Abby & Jennifer Recovery Foundation for years has been out of compliance
Ten years ago this month, hundreds of people gathered in Grand Junction to look for a mother and daughter the vast majority of them had never met.
For 11 days, with the assistance of a Texas-based nonprofit organization, they scoured canyons, sagebrush-covered hills and the Colorado and Gunnison rivers, trying to learn what had become of 34-year-old Jennifer Blagg and her 6-year-old daughter, Abby.
Connie Flukey, a mother of eight, joined the initial wave of volunteers, drawn by the pleas for help from Jennifer’s mother. She quickly formed a spin-off of the Texas group and vowed to search for missing persons in the name of Jennifer and Abby.

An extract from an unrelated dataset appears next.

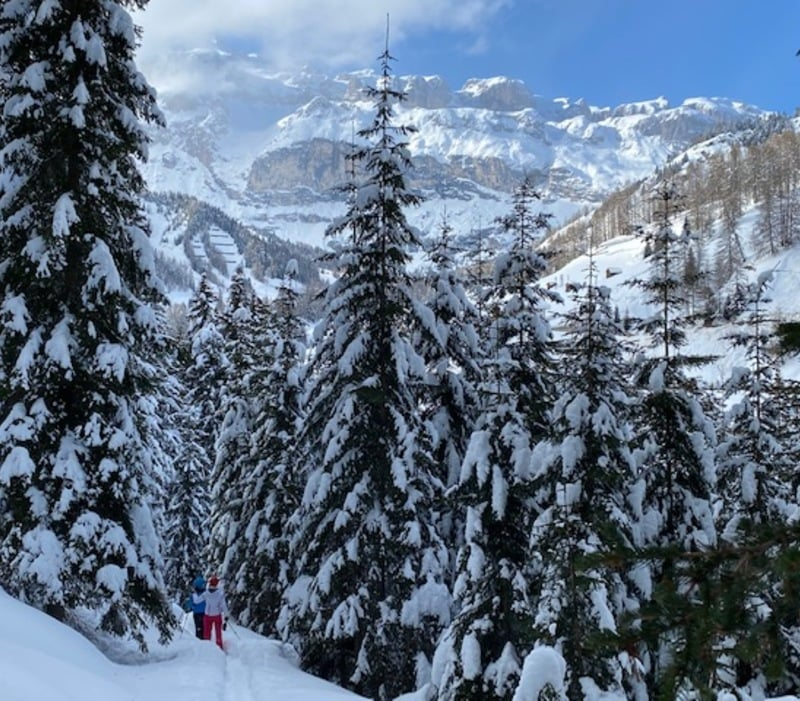 Salvan Trail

But a Daily Sentinel investigation found the Abby & Jennifer Recovery Foundation has been out of compliance with state and federal regulations—and possibly in violation of state law—for years.
The Colorado Secretary of State’s Office dissolved the organization in 2004 for failing to file the annual reports required of all businesses and nonprofits registered with the state. The Internal Revenue Service revoked its nonprofit status two years ago because it hadn’t submitted the requisite tax forms for three consecutive years.
In fact, the foundation has never filed documents with the IRS indicating how much money it has raised and spent. Yet it continues to solicit contributions, creating a Facebook page earlier this month that included a post about the creation of a PayPal account for donations.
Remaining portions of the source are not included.